C# Native AOT performance
How fast are .NET Native AOT applications comparing to the regular managed code? Can AOT outperform JIT? How to benchmark Native AOT applications?
This article is part of a series about Native AOT in .NET. If you are not familiar with Native AOT, read the How to develop Native AOT applications in .NET part first.
This article compares .NET and Native AOT performance. First, we will review the official Microsoft benchmarks. They allow to compare different .NET deployment options for simple ASP.NET applications.
Then, you will learn how to run own benchmarks using BenchmarkDotNet and hyperfine tools. Such benchmarks allow you to measure code speed in your environment.
ASP.NET benchmarks
ASP.NET team maintains a solid infrastructure for performance testing. They test various scenarios in different environments.
We are most interested in the Native AOT benchmarks. The primary source of information is the following PowerBI dashboard. The data there is based on 3 "whales": test applications, deployment scenarios, and metrics.
Test applications
You can find the source code of benchmarks and test applications in the aspnet/Benchmarks repository.
Native AOT benchmarks compare 3 application types:
- Stage1 - a minimal API based on HTTP and JSON. The application source code is located in
/src/BenchmarksApps/BasicMinimalApi
. - Stage1Grpc - a similar API based on gRPC (
/src/BenchmarksApps/Grpc/BasicGrpc
) - Stage2 - full web app involving database, authentication (
/src/BenchmarksApps/TodosApi
)
.NET Deployment scenarios
Test applications are run in different environments. At the moment, benchmarks use Windows and Linux virtual machines with 28 cores. There are also separate Linux environments for ARM and Intel processors.
Applications are also tested in different configurations. An application in some configuration defines a "scenario".
You can hold down the Ctrl (or ⌘) key to select multiple scenarios or environments on the PowerBI dashboard.

= = = =

◆ Work to do ◆
Pick up the article on .NET Native AOT performance where it stops and carry it forward.

◆ Data listing ◆
= = = =

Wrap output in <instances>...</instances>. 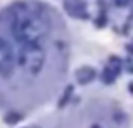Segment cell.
I'll return each mask as SVG.
<instances>
[{
  "instance_id": "obj_6",
  "label": "cell",
  "mask_w": 133,
  "mask_h": 128,
  "mask_svg": "<svg viewBox=\"0 0 133 128\" xmlns=\"http://www.w3.org/2000/svg\"><path fill=\"white\" fill-rule=\"evenodd\" d=\"M19 120H22V115H19V113H10V115L5 116V122L10 123V125H12V123H17Z\"/></svg>"
},
{
  "instance_id": "obj_8",
  "label": "cell",
  "mask_w": 133,
  "mask_h": 128,
  "mask_svg": "<svg viewBox=\"0 0 133 128\" xmlns=\"http://www.w3.org/2000/svg\"><path fill=\"white\" fill-rule=\"evenodd\" d=\"M128 2H130V0H116V3L120 7H125V5H128Z\"/></svg>"
},
{
  "instance_id": "obj_5",
  "label": "cell",
  "mask_w": 133,
  "mask_h": 128,
  "mask_svg": "<svg viewBox=\"0 0 133 128\" xmlns=\"http://www.w3.org/2000/svg\"><path fill=\"white\" fill-rule=\"evenodd\" d=\"M76 79H78L79 84H88L91 79H94V69L89 68V66H83L76 72Z\"/></svg>"
},
{
  "instance_id": "obj_4",
  "label": "cell",
  "mask_w": 133,
  "mask_h": 128,
  "mask_svg": "<svg viewBox=\"0 0 133 128\" xmlns=\"http://www.w3.org/2000/svg\"><path fill=\"white\" fill-rule=\"evenodd\" d=\"M120 69H121V63L116 57H111L108 66H106V69H104V72H103V81L104 83H113L115 78L120 74Z\"/></svg>"
},
{
  "instance_id": "obj_2",
  "label": "cell",
  "mask_w": 133,
  "mask_h": 128,
  "mask_svg": "<svg viewBox=\"0 0 133 128\" xmlns=\"http://www.w3.org/2000/svg\"><path fill=\"white\" fill-rule=\"evenodd\" d=\"M45 52L42 44H22L19 51V64L30 74H37L42 69Z\"/></svg>"
},
{
  "instance_id": "obj_1",
  "label": "cell",
  "mask_w": 133,
  "mask_h": 128,
  "mask_svg": "<svg viewBox=\"0 0 133 128\" xmlns=\"http://www.w3.org/2000/svg\"><path fill=\"white\" fill-rule=\"evenodd\" d=\"M10 29L20 44H42L49 30V20L39 7L29 9L25 3H17L10 10Z\"/></svg>"
},
{
  "instance_id": "obj_10",
  "label": "cell",
  "mask_w": 133,
  "mask_h": 128,
  "mask_svg": "<svg viewBox=\"0 0 133 128\" xmlns=\"http://www.w3.org/2000/svg\"><path fill=\"white\" fill-rule=\"evenodd\" d=\"M93 128H99V126H93Z\"/></svg>"
},
{
  "instance_id": "obj_3",
  "label": "cell",
  "mask_w": 133,
  "mask_h": 128,
  "mask_svg": "<svg viewBox=\"0 0 133 128\" xmlns=\"http://www.w3.org/2000/svg\"><path fill=\"white\" fill-rule=\"evenodd\" d=\"M14 69V51L5 39L0 37V76L7 78Z\"/></svg>"
},
{
  "instance_id": "obj_9",
  "label": "cell",
  "mask_w": 133,
  "mask_h": 128,
  "mask_svg": "<svg viewBox=\"0 0 133 128\" xmlns=\"http://www.w3.org/2000/svg\"><path fill=\"white\" fill-rule=\"evenodd\" d=\"M130 91H131V93H133V84H130Z\"/></svg>"
},
{
  "instance_id": "obj_7",
  "label": "cell",
  "mask_w": 133,
  "mask_h": 128,
  "mask_svg": "<svg viewBox=\"0 0 133 128\" xmlns=\"http://www.w3.org/2000/svg\"><path fill=\"white\" fill-rule=\"evenodd\" d=\"M71 93H72V88L69 86V88L66 89V95H62V99L59 101V106H64L66 103H68V98H69V95H71Z\"/></svg>"
}]
</instances>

= = = =

◆ Response ◆
Metrics
Benchmarks collect fundamental metrics for every deployed application. For example, tests measure request count per second (RPS), startup time, max memory working set.
That allows us to compare metric values for various configurations of the same application.
Performance comparison
We will compare StageX scenarios with StageXAot and StageXAotSpeedOpt. They use the following configuration:
Scenario | dotnet publish build arguments |
---|---|
StageX | PublishAot=false EnableRequestDelegateGenerator=false |
Stage2Aot | PublishAot=true StripSymbols=true |
Stage2AotSpeedOpt | PublishAot=true StripSymbols=true OptimizationPreference=Speed |
All scenarios above also use the DOTNET_GCDynamicAdaptationMode=1
environment variable.
StageXAotSpeedOpt scenarios allow to estimate the impact of the OptimizationPreference = Speed setting.
You may review StageXTrimR2RSingleFile scenarios too. Such scenarios correspond to trimmed ReadyToRun deployment, which is another form of ahead-of-time compilation in .NET. Sometimes, it is a good alternative to Native AOT.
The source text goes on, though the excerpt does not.